Paul Goble
Staunton,
Oct. 17 – Many suggest that after the fall of communism, Russia experienced a
religious rebirth, one comparable in many ways to the increase in the role of
Orthodoxy in Russian thinking at the end of the tsarist period, Father Ilya
Solovyev writes in the independent Orthodox portal Akhilla.
But
that comparison is misplaced. Before 1917, Russian Orthodoxy was experiencing a
genuine rebirth, one in which many in the clergy and the population were taking
the basic aspects of their faith more seriously. What has happened since 1991
is very different, and the differences are fundamental (ahilla.ru/vozrozhdenie-ili-ozhivlenie/).
What has happened over
the last 30 years, Solovyev says, is not the revival of faith but rather “a
sharp in crease in the so-called ‘external’ indicators of church life,” in the
number of churches, bishoprics, clergy and even those who identify as Orthodox.
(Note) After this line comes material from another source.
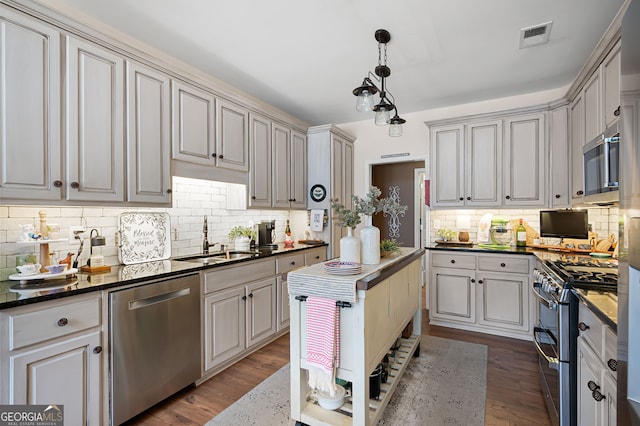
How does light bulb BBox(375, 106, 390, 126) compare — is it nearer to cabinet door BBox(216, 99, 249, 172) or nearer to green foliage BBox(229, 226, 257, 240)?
cabinet door BBox(216, 99, 249, 172)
What has not happened is a genuine religious revival.
Over the last generation,
the priest continues, “an obvious sympathy for religion and the Church has
appeared,” but “the majority of the population conceives religion not according
tot heir personal experience or the experience of church life but under the
influence of external informational such as the media.”
Under those conditions,
Solovyev argues, “an individual can define himself as an Orthodox Christian,
but the fruits of faith are given through religious experience, and this
experience is something that in the overwhelming majority of cases, people do
not now have.” Instead, they focus on rituals and on collective identities.
In fact, he says, “the
peoples of Russia have conceived religion as a cultural phenomenon assisting in
the formation of ‘ethno-cultural and civic identity’” rather than as something
involving individual spirituality and behavior. In the absence of the latter,
it is wrong to speak of a religious revival. Instead, what there has been is a
lot of activity but little spiritual growth.
Much of this view of
religion and of this religious activity enjoys the active support of the
government, and both these things too set the situation today at odds with the
end of the tsarist period when the regime sought to control the growth of
religious faith rather than allowing it to flourish.
This is a bitter lesson
for today, Father Solovyev says; but it is an important one. And it is a
reminder that “in church life, triumphalism [of the kind that the Moscow
Patriarchate and the Russian government now display] is just as dangerous as
alarmism” that characterized Orthodoxy more than a century ago.